I take swigs of water and the flavors washing against my taste buds brightens and emboldens the wonderful flavor profile.
This is a great first cigar of the day for me. But until I see them available in regular production, the other 7 sticks shall remain in recluse in my humidor waiting for that moment I need a fix.

The last third is almost here. And the flavor change I mentioned earlier happens. The flavors just explode with potency and benevolence. The spice returns in force. The smokiness, maple and oak blow the lid off.

The other flavors of creaminess, sweetness, and cocoa take a back seat. I am still curious about the 60/40 split of the wrappers. Was it availability? Was it for an abrupt flavor change? Not a clue.

And why does almost half of my stash have the top 40% of wrapper look exactly like the bottom 60%? I chose one that had a distinct coloring difference and as I move in on it, it appears to get a bit darker. I must be hallucinating.

I clip the cap a bit because I am a chomper. I chomp while I type and it ain’t purty.

The last third begins and I am just into the darker of the two wrappers. It seems like the cigar is richer. I have no idea if this is happening because of the wrapper or because it is the natural order of things as I burn the cigar down.

The cigar band comes off without a hitch. I notice in my photos that all the lettering is slightly raised.

I notice something very odd. The two photos I took at the beginning of the review showed sharp demarcation points of the two wrappers. When I remove the band covering that splice on this cigar, the split is at a 30° angle. I’m a structural engineer. I can see that stuff in my sleep after 35 years in construction management.

The boldness dissipates some. And the flavor profile of creaminess, cocoa, sweetness, spice, and earthiness return and supplant the potency of the smokiness.

There is nothing to dislike about this cigar. I’m guessing that the altruists amongst you who don’t like infused cigars might have a problem with this blend. Don’t. It is not fruity, herbal or floral like most of the ACID line.

This is nitpicking but an hour after I finished the cigar last night; I still tasted smoky hickory and maple.

Upon closer look, the splice line is intact. It was merely the way the cigar was wrapped that showed a seam at a 30° angle.

And the wrapper left between the angled seam and splice is more of a natural color than the maduro-like wrapper up top.

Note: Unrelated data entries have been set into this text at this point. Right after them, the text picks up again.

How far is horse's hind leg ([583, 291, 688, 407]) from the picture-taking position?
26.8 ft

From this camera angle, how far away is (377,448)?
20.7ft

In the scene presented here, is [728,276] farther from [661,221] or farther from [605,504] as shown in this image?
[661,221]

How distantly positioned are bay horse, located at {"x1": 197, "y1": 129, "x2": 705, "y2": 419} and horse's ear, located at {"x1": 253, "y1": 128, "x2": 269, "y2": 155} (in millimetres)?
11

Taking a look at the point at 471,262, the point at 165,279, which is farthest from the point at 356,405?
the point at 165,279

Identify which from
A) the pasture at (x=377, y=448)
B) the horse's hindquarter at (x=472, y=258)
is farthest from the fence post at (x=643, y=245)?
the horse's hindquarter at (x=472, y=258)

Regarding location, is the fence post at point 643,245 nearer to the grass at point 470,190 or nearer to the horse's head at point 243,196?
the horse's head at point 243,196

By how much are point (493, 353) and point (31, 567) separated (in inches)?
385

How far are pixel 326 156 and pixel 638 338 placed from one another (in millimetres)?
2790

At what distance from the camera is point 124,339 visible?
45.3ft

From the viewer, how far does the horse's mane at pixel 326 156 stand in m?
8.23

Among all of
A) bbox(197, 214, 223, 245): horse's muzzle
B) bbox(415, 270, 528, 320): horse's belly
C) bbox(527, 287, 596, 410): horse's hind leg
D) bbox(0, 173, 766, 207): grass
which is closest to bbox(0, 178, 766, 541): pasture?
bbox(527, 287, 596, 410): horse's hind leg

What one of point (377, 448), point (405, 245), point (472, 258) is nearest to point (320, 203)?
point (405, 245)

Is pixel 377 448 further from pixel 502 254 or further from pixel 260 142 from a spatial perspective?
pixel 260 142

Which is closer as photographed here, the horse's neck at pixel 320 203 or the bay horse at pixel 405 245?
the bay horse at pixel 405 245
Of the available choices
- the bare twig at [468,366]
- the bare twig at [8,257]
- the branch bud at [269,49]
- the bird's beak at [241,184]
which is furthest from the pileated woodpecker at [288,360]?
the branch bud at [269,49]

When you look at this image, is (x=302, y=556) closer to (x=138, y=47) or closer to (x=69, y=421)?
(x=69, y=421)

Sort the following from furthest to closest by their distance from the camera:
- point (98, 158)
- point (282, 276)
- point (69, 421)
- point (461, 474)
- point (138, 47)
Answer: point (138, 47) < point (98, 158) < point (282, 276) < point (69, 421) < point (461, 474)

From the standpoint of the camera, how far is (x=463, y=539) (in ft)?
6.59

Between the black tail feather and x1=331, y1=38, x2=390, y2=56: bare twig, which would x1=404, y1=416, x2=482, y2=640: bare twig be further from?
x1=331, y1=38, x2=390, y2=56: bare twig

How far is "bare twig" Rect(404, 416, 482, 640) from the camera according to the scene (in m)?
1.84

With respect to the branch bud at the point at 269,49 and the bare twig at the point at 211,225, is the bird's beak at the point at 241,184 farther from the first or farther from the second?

The cigar finishes out in the most magnificent manner. Brimming with flavor, complexity, balance and nuance, it is a real piece of blendsmanship.

UPDATE 3-29-2014:
A month has passed since I wrote this review. What a difference four weeks can make. The cigar boldly surpasses how great the blend profile was in late February. It starts off smooth as can be with a perfect balance from the get go. The hickory element has smoothed out too. It is right where it should be in the list of flavors…in the middle. The char line is perfect from the start. Not a single burn issue. This is a marvelous cigar. Now all you need is patience and ye shall be rewarded.


Tags: , , , , , ,

1 reply

  1. Great review Phil, I totally agree with all of your comments and have to admit that I am in love with the muwat kfc, so far I have smoked the Fat Moll and Just A Friend and out of the two I prefer the Fat Molly.I managed to score a bundle of Fat Molly from the day they were listed and will be holding onto a fiver in case they become HTF.